The explosion in the availability of data and the creation of data is going to be transformative, perhaps more than the wired Internet. Realtime information from our friends, neighbors and sensors will allow us to be more efficient and avoid a lot of everyday annoyances.
There are challenges:
- Network quality — Wireless networks in the U.S. aren’t nearly as fast or reliable as networks in the rest of the developed world. I’ve got a love/hate relationship with my iPhone. I love it works and hate it when I can’t use it because of network issues.
- Filtering and alerting — With all of the content that is being created through mobile devices (tweets, photos, videos, etc.) sorting through it all to find what’s important is becoming a big problem and the tools that we have today are crude at best.

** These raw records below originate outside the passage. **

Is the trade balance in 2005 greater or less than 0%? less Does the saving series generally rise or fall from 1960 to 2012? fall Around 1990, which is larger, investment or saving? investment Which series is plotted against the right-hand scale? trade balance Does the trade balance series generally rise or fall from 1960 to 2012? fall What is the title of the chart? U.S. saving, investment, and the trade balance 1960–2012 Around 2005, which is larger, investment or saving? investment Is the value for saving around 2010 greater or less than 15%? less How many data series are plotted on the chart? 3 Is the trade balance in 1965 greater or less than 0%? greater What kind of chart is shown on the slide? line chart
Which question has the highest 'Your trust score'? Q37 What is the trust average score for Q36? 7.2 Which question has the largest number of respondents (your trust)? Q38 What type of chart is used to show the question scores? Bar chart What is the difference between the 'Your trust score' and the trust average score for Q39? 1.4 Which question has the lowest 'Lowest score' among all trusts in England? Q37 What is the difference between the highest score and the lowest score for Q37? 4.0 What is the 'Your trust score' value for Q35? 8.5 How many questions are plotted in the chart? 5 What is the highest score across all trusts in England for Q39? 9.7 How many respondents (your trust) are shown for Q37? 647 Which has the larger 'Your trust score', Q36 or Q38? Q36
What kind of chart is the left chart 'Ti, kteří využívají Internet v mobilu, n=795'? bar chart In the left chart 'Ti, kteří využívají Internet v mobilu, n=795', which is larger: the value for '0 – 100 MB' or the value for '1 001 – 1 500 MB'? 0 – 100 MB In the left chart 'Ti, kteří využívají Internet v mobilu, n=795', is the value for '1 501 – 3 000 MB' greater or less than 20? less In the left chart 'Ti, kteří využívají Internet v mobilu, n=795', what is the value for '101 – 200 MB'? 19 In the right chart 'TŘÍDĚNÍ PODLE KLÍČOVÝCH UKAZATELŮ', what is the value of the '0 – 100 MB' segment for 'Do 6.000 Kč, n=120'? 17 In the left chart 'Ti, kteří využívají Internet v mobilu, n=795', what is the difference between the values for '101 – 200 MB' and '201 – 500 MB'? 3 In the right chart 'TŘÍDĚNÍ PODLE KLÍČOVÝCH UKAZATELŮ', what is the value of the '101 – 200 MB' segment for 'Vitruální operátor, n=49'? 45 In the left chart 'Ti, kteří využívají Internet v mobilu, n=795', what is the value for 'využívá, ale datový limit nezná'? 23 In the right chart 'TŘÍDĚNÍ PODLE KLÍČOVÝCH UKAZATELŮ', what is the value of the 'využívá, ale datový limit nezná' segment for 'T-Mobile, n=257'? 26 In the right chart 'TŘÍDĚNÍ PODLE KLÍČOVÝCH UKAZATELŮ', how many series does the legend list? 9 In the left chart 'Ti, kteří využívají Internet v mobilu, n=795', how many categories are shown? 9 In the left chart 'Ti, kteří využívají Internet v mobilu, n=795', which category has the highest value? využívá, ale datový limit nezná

- Platform overload — There are too many mobile platforms today. Developers have to choose among iPhone, Blackberry, Windows Mobile, Palm, Symbian. And that’s just the smartphones. It’s just not cost effective to develop for everything.
My new blog, at redesignmobile.com, will look at interesting (good and bad) applications of mobile technology and the good and bad of mobile user interfaces. If you have an application you’d like me to take a look at, please drop me a line.
This blog will continue to be an eclectic mix of pieces on social networking, search and media. I will also crosspost mobile-related posts for the near future.